23 MediaWiki development: a guide for the accidental developer


This book will not contain any direct guide to MediaWiki development. A really comprehensive guide unfortunately doesn’t exist yet, though this page has links to a lot of good documentation:

https://www.mediawiki.org/wiki/How_to_become_a_MediaWiki_hacker


This section will describe, in general terms, how we would recommend getting started with MediaWiki programming. Because it’s general, a lot of this information holds true for dealing with any open-source software.

Most people who have done MediaWiki programming, that is, people who have modified MediaWiki code with the intent of changing or adding to its behavior, did not set out to become MediaWiki programmers, and probably still don’t think of themselves as such. Rather, they just had certain requirements for their wiki that didn’t seem possible with MediaWiki, or with the various extensions they looked at. So, armed with whatever PHP knowledge they had or could look up, they began to modify the core MediaWiki code, or modify some extension, or create a new extension, or modify some skin, or create a new skin. And then the resulting changes hopefully accomplished the task. In some cases, such people became hooked and kept writing MediaWiki code, while in most cases, such people moved on to other work, staying with the development only long enough to maintain the code and add some features over the years. Whichever group you fall into, we would like to offer a few pointers to try to maximize the chance that your MediaWiki programming project will be successful.

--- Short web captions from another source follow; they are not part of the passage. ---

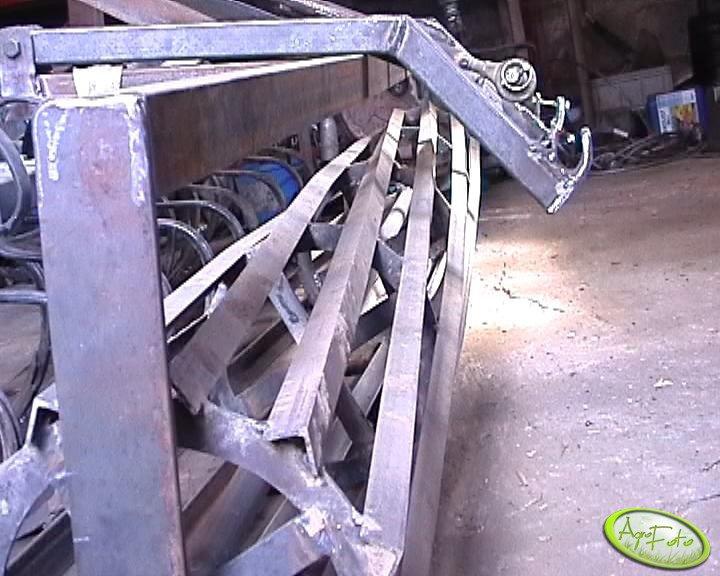 Agretgat uprawowo siewny -  wał
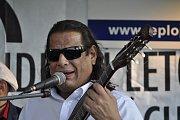 Zpěvák a kytarista Paco de Tanger vystoupil v úterý večer se svým bandem na prostranství u přerovských hradeb.
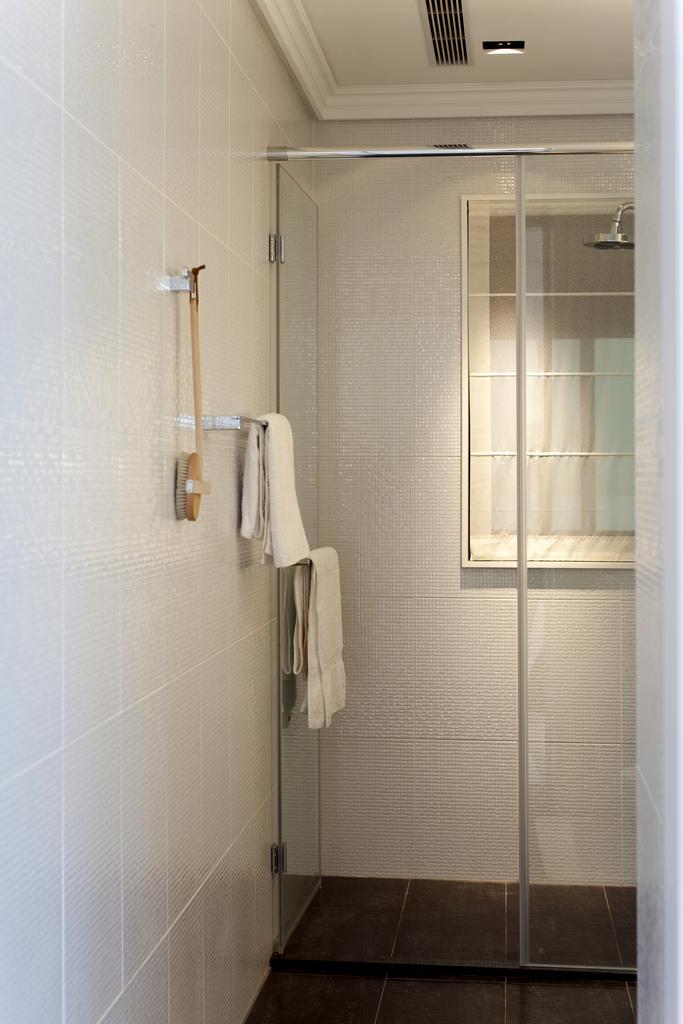 卫生间图片来自成都家和装饰在极简的绘画的分享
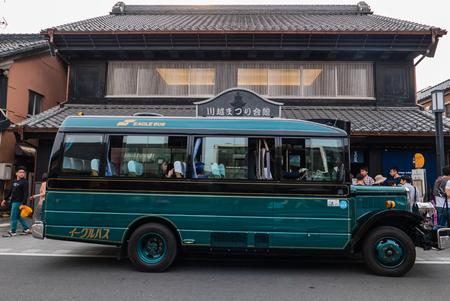 Kawagoe, Japon - 1 mai 2016: bus rétro pour les touristes dans la ville Kawagoe. Kawagoe est une ville dans la préfecture de Saitama, dans la région centrale du Japon Kanto. La ville est connue localement comme « Little Edo » après l'ancien nom de Tokyo, en raison de ses nombreux bâtiments historiques
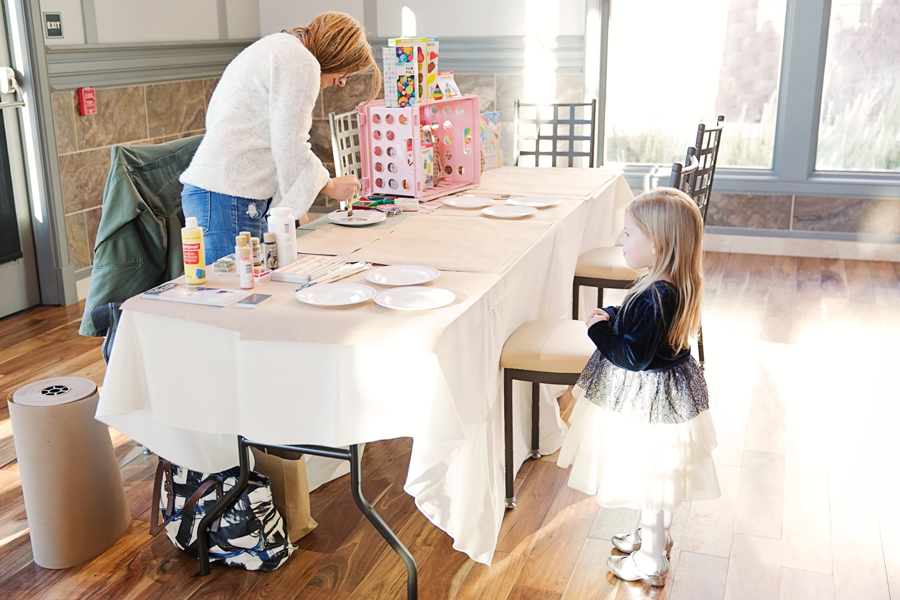 ABQ Moms Blog Licht Photography Kate Buckles Photography NOAH's event venue Breakfast with Santa Spur Line Supply Co Hip Stitch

Let’s start by giving a hypothetical case of a task that might require custom development. Your boss, freshly energized from attending an overpriced conference, and full of ideas about disrupting and pivoting, decides that what your internal wiki needs is “gamification”; and to that end, every 50th time someone makes an edit, the wiki should show an animated image of fireworks on that lucky user’s screen after they hit the “Save” button.

So, you have a task at hand ­ and thankfully, unlike in many situations, it’s at least well-defined. What should you do? The first step, and a very critical one, is to make sure that this functionality hasn’t already been implemented in either core MediaWiki or in one of its extensions. There are a lot of interesting MediaWiki extensions out there, and a lot of functionality within core MediaWiki ­ this book covers only a subset of them. And it’s almost always easier to reuse code (assuming it does what you need) than to create new code. Finding extensions was covered here. If you search through there and can’t find anything, another good step is to ask on the MediaWiki mailing list, IRC channel or users forum (see here).

Let’s say you tried those routes and it turned out that there was no such functionality in either MediaWiki or any of its extensions (and in this case, most likely there isn’t). If you want this feature, your only option now is custom development, by either yourself or someone else. In theory, there are various approaches you could take: you could modify MediaWiki itself, putting the new code in one or more existing PHP files; you could modify the MediaWiki skin you’re using (which is really just a subset of modifying MediaWiki); you could create a new skin, which holds the new functionality; you could modify an existing MediaWiki extension; or you could create a new extension.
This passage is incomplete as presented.